→ What the task asks: Reproduce word for word the part of the largest-generation problem below that runs from "A family hierarchy" to "the largest population.".

1094 The Largest Generation (25 分)
A family hierarchy is usually presented by a pedigree tree where all the nodes on the same level belong to the same generation. Your task is to find the generation with the largest population.
Input Specification:
Each input file contains one test case. Each case starts with two positive integers N (<100) which is the total number of family members in the tree (and hence assume that all the members are numbered from 01 to N), and M (<N) which is the number of family members who have children. Then M lines follow, each contains the information of a family member in the following format:
ID K ID[1] ID[2] ... ID[K]
where ID
is a two-digit number representing a family member, K
(>0) is the number of his/her children, followed by a sequence of two-digit ID
's of his/her children. For the sake of simplicity, let us fix the root ID
to be 01
. All the numbers in a line are separated by a space.
Output Specification:
For each test case, print in one line the largest population number and the level of the corresponding generation. It is assumed that such a generation is unique, and the root level is defined to be 1.

→ Raw data:
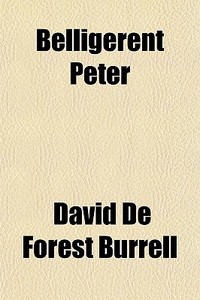 Belligerent Peter di David De Forest Burrell edito da General Books Llc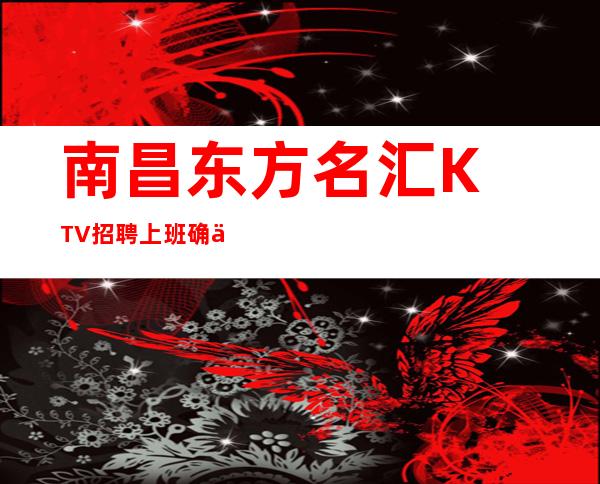 南昌﻿东方名汇KTV招聘上班确保如今很受欢迎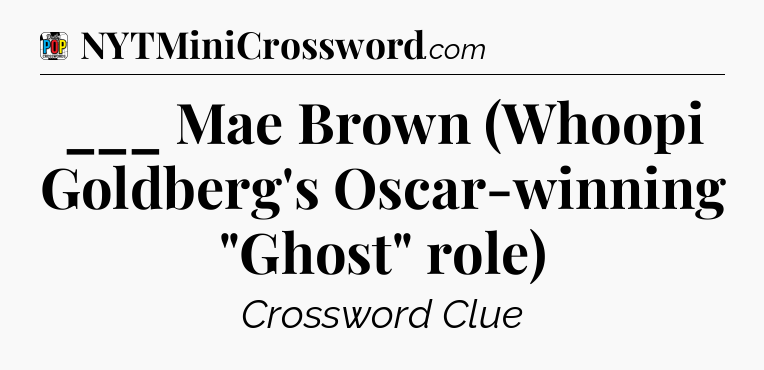 ___ Mae Brown (Whoopi Goldberg's Oscar-winning 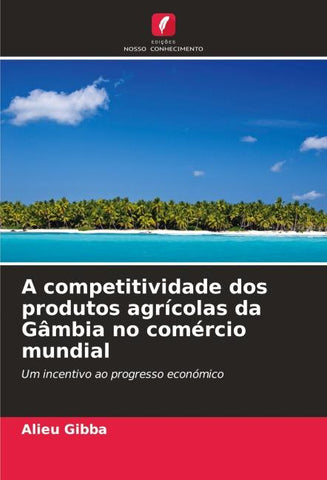 A competitividade dos produtos agrícolas da Gâmbia no comércio mundial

→ Completed exercise:
A family hierarchy is usually presented by a pedigree tree where all the nodes on the same level belong to the same generation. Your task is to find the generation with the largest population.